- **TASK TO CARRY OUT**
Retype every line of the material below without changing a word, and leave the pictures out of your copy.

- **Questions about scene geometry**
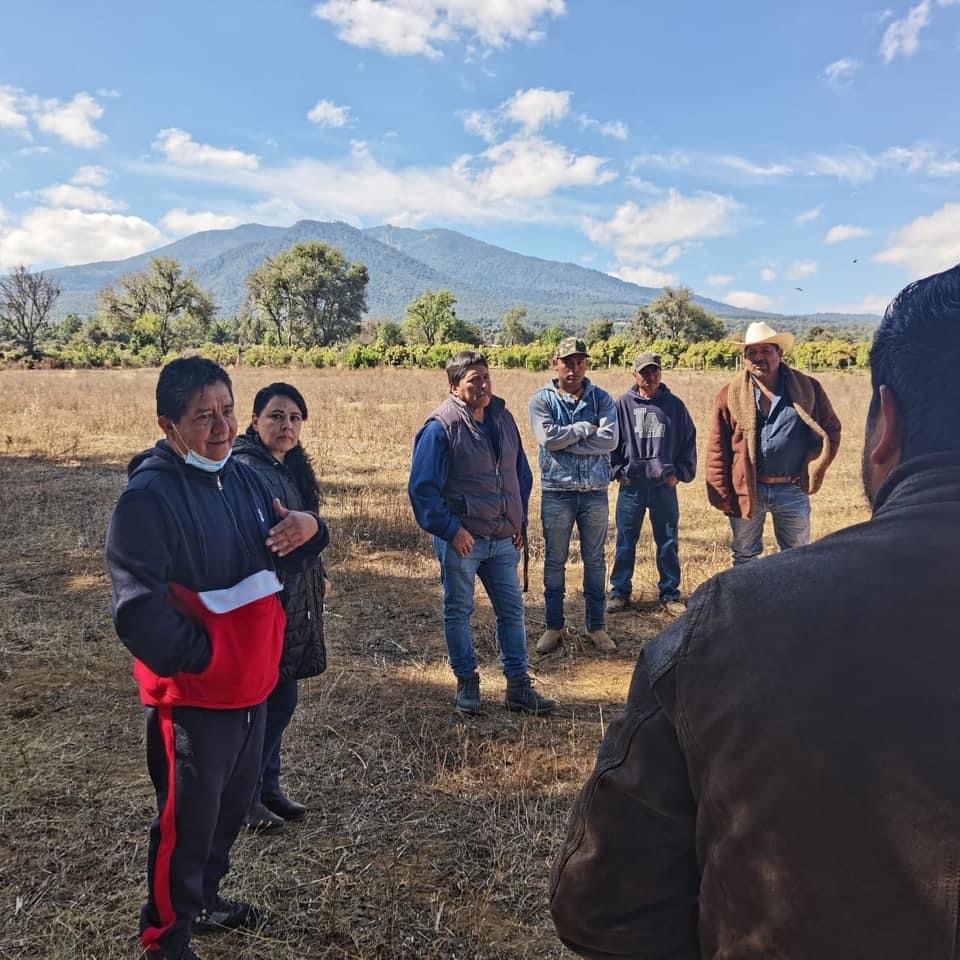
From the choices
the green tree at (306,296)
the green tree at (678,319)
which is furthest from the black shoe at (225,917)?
the green tree at (678,319)

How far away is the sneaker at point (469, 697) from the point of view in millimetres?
3908

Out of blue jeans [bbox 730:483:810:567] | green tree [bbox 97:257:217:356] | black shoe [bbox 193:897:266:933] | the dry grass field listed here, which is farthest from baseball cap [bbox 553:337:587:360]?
green tree [bbox 97:257:217:356]

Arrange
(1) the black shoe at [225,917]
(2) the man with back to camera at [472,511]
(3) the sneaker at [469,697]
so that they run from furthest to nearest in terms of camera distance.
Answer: (3) the sneaker at [469,697]
(2) the man with back to camera at [472,511]
(1) the black shoe at [225,917]

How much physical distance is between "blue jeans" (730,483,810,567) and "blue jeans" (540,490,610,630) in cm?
97

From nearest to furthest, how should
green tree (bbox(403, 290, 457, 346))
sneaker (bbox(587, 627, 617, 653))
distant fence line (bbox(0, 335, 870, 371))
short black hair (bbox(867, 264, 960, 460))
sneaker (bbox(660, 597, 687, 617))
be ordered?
short black hair (bbox(867, 264, 960, 460)), sneaker (bbox(587, 627, 617, 653)), sneaker (bbox(660, 597, 687, 617)), distant fence line (bbox(0, 335, 870, 371)), green tree (bbox(403, 290, 457, 346))

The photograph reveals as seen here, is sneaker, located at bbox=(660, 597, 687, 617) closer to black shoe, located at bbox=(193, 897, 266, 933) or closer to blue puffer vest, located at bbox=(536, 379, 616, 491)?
blue puffer vest, located at bbox=(536, 379, 616, 491)

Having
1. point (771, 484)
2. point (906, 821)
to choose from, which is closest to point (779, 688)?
point (906, 821)

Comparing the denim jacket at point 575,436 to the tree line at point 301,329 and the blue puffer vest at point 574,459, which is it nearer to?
the blue puffer vest at point 574,459

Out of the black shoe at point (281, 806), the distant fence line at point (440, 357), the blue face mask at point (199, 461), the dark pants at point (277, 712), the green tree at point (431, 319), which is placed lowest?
the black shoe at point (281, 806)

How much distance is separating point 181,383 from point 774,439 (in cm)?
375

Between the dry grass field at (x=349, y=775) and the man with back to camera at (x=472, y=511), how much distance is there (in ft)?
0.95

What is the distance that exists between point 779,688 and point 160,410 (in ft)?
6.25

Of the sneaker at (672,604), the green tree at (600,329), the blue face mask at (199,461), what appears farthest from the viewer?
the green tree at (600,329)

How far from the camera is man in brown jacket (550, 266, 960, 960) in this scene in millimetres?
713
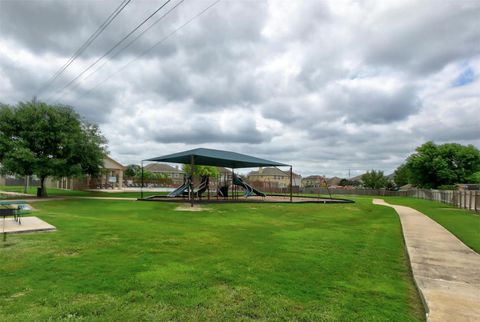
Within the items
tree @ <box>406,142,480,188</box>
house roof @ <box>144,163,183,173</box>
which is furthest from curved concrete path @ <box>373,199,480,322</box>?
house roof @ <box>144,163,183,173</box>

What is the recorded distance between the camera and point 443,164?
162 ft

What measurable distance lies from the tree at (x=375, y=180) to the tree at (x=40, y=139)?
57.6 meters

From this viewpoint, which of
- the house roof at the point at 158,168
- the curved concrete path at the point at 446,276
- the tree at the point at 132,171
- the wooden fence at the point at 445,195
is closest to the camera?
the curved concrete path at the point at 446,276

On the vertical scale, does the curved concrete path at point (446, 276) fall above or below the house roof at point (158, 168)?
below

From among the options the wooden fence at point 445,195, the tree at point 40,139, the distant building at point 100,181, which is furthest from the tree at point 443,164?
the tree at point 40,139

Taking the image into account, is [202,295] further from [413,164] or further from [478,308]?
[413,164]

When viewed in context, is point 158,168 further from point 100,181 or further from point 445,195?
point 445,195

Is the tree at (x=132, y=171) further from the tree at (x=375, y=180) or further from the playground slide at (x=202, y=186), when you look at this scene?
the playground slide at (x=202, y=186)

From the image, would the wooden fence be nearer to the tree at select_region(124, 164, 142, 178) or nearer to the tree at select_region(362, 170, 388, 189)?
the tree at select_region(362, 170, 388, 189)

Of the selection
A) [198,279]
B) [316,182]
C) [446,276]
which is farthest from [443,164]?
[198,279]

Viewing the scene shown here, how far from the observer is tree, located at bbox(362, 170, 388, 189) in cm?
6531

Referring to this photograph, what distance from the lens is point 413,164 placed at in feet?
169

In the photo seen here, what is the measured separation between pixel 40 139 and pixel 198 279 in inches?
746

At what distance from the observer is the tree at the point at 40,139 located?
1906cm
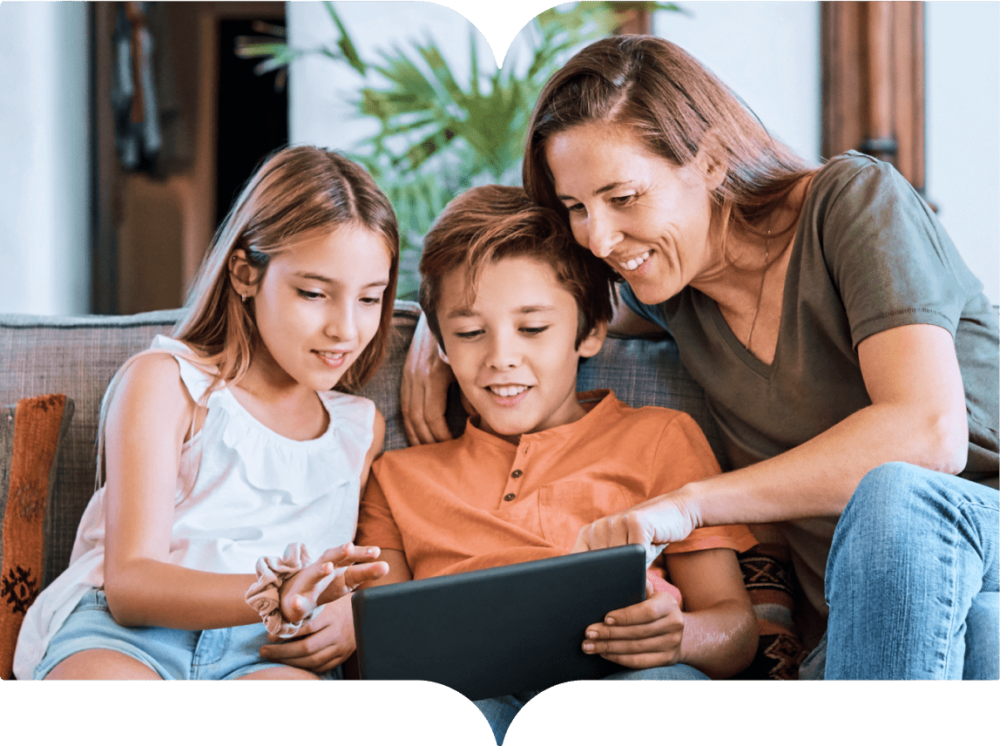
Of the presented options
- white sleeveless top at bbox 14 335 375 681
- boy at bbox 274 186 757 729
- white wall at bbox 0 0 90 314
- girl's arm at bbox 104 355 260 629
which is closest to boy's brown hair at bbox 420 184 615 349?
boy at bbox 274 186 757 729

- **CORRECT RESPONSE**
From the choices
the green tree at (306,296)
the green tree at (678,319)
which is furthest from the black shoe at (225,917)?
the green tree at (678,319)

How far away is the sneaker at point (469, 697) from the point of view in millimetres?
3908

Out of blue jeans [bbox 730:483:810:567] | green tree [bbox 97:257:217:356] | black shoe [bbox 193:897:266:933] | the dry grass field listed here, which is farthest from baseball cap [bbox 553:337:587:360]?
green tree [bbox 97:257:217:356]

Arrange
(1) the black shoe at [225,917]
(2) the man with back to camera at [472,511]
(3) the sneaker at [469,697]
so that they run from furthest to nearest in terms of camera distance.
Answer: (3) the sneaker at [469,697]
(2) the man with back to camera at [472,511]
(1) the black shoe at [225,917]

How much physical distance is between "blue jeans" (730,483,810,567) and "blue jeans" (540,490,610,630) in cm?
97

From nearest to furthest, how should
green tree (bbox(403, 290, 457, 346))
sneaker (bbox(587, 627, 617, 653))
distant fence line (bbox(0, 335, 870, 371))
short black hair (bbox(867, 264, 960, 460))
sneaker (bbox(660, 597, 687, 617))
be ordered?
short black hair (bbox(867, 264, 960, 460)), sneaker (bbox(587, 627, 617, 653)), sneaker (bbox(660, 597, 687, 617)), distant fence line (bbox(0, 335, 870, 371)), green tree (bbox(403, 290, 457, 346))

The photograph reveals as seen here, is sneaker, located at bbox=(660, 597, 687, 617) closer to black shoe, located at bbox=(193, 897, 266, 933) or closer to blue puffer vest, located at bbox=(536, 379, 616, 491)?
blue puffer vest, located at bbox=(536, 379, 616, 491)

Having
1. point (771, 484)
2. point (906, 821)
to choose from, which is closest to point (779, 688)?
point (906, 821)

Comparing the denim jacket at point 575,436 to the tree line at point 301,329 and the blue puffer vest at point 574,459, which is it nearer to?
the blue puffer vest at point 574,459

Out of the black shoe at point (281, 806), the distant fence line at point (440, 357), the blue face mask at point (199, 461), the dark pants at point (277, 712), the green tree at point (431, 319), which is placed lowest?
the black shoe at point (281, 806)

How much distance is separating point 181,383 from point 774,439 (in cm)?
375

Between the dry grass field at (x=349, y=775) and the man with back to camera at (x=472, y=511), how much distance is there (in ft)?
0.95

What is the distance that exists between point 779,688 and point 160,410 (in ft)?
6.25

Of the sneaker at (672,604), the green tree at (600,329), the blue face mask at (199,461), what appears farthest from the viewer?
the green tree at (600,329)

How far from the camera is man in brown jacket (550, 266, 960, 960) in this scene in millimetres?
713
Within the items
tree @ <box>406,142,480,188</box>
house roof @ <box>144,163,183,173</box>
which is furthest from curved concrete path @ <box>373,199,480,322</box>?
house roof @ <box>144,163,183,173</box>

What is the recorded distance between the camera and point 443,164?
162 ft

What measurable distance lies from the tree at (x=375, y=180) to the tree at (x=40, y=139)?
57.6 meters

From this viewpoint, which of
- the house roof at the point at 158,168
- the curved concrete path at the point at 446,276
- the tree at the point at 132,171
- the wooden fence at the point at 445,195
is closest to the camera?
the curved concrete path at the point at 446,276

On the vertical scale, does the curved concrete path at point (446, 276) fall above or below the house roof at point (158, 168)?
below

From among the options the wooden fence at point 445,195, the tree at point 40,139, the distant building at point 100,181, which is furthest from the tree at point 443,164?
the tree at point 40,139

Taking the image into account, is [202,295] further from [413,164] or further from [478,308]?
[413,164]

When viewed in context, is point 158,168 further from point 100,181 or further from point 445,195?
point 445,195

Is the tree at (x=132, y=171) further from the tree at (x=375, y=180) or further from the playground slide at (x=202, y=186), when you look at this scene?
the playground slide at (x=202, y=186)

From the image, would the wooden fence be nearer to the tree at select_region(124, 164, 142, 178) or nearer to the tree at select_region(362, 170, 388, 189)?
the tree at select_region(362, 170, 388, 189)

Of the selection
A) [198,279]
B) [316,182]
C) [446,276]
which is farthest from [443,164]?
[198,279]

Viewing the scene shown here, how far from the observer is tree, located at bbox(362, 170, 388, 189) in cm?
6531

Referring to this photograph, what distance from the lens is point 413,164 placed at in feet?
169

In the photo seen here, what is the measured separation between pixel 40 139 and pixel 198 279 in inches?
746

At what distance from the observer is the tree at the point at 40,139 located?
1906cm
Of the presented options
- white sleeveless top at bbox 14 335 375 681
- boy at bbox 274 186 757 729
- white wall at bbox 0 0 90 314
- girl's arm at bbox 104 355 260 629
which is closest to boy's brown hair at bbox 420 184 615 349?
boy at bbox 274 186 757 729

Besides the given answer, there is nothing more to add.